Seitenauszug:
=====
Um diesem Umstand Rechnung zu tragen und die fundamentale Unsicherheit statistischer Vorgänge zumindest in eine praktisch handhabbare Form zu bringen, werden die Grenwerte unter Berücksichtigung eines Sicherheitsfaktors, gängiger wese in der Größenordnung von 100, festgelegt. Das bedeutet, dass eine Stoffkonzentration in Höhe des Grenzwertes multipliziert mit 100 gerade so die Schwelle erreicht, bei der sich im Tierversuch die ersten Reaktionen gezeigt haben. Der Grenzwert für den Stoff in unserem Beispiel würde also bei 0,001 %vol festgelegt – 10 ml/m³.
Dieser Wert muss bei Routinekontrollen sicher detektiert werden können und das ist unter Umständen gar nicht so einfach, denn je nach Einsatzgebiet und Anforderung werden besondere Anforderungen an die Messtechnik, vor allem die verwendeten Analysengeräte gestellt. Vereinfacht ausgedrückt gibt es zur Konzentrationsmessung zwei Klassen von Analysengeräten, die man Labor- und Betriebsmessgeräte nennen könnte.
=====
Material erkunden:
(a) Beantworte anhand des Auszugs über Grenzwerte diese Fragen:
(i) In welcher Größenordnung liegt der Sicherheitsfaktor üblicherweise?
(ii) Bei welchem Wert würde der Grenzwert für den Stoff im Beispiel festgelegt?
(iii) Welche zwei Klassen von Analysengeräten werden genannt?
(b) Schreibe den Auszug über Grenzwerte nach seinem letzten Satz weiter.
Die Einträge werden hierfür nicht gebraucht.
=====
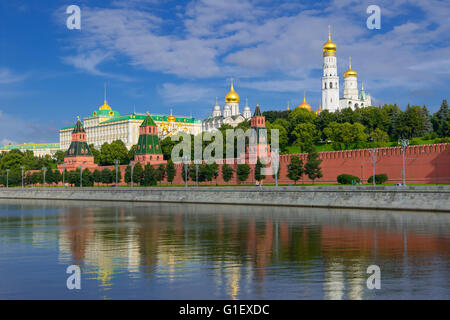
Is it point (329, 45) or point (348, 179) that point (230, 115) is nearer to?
point (329, 45)

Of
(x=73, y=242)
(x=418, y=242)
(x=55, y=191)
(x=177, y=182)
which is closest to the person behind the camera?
(x=418, y=242)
=====
Antworten:
(a)
(i) In der Größenordnung von 100.
(ii) Bei 0,001 %vol, also 10 ml/m³.
(iii) Labor- und Betriebsmessgeräte.

(b)
Labormessgeräte sind genauer und haben eine höhere Auflösung, dafür reagieren sie empfindlicher auf die Umgebungsbedingungen (Temperatur, Luftfeuchtigkeit, Vibration, etc) und die Aufbereitung der Probe. Beispiele dafür sind Gaschromatographen und Massenspektrometer. Im Labor werden für gewöhnlich diskontinuierlich gezogene Proben gemessen. Betriebsmessgeräte sind nicht so genau, aber dafür robuster. Sie sind oft für kontinuierlichen Einsatz vorgesehen, z.B. Gaswarngeräte oder pH-Messungen oder die Luftmessungen in den Innenstädten.
Eskalierendes Grenzwertkonzept
Die Erfahrung lehrt, dass es nicht zweckmäßig ist, für die Konzentration eines potentiell gefährlichen Stoffes nur einen einzelnen Grenzwert festzulegen.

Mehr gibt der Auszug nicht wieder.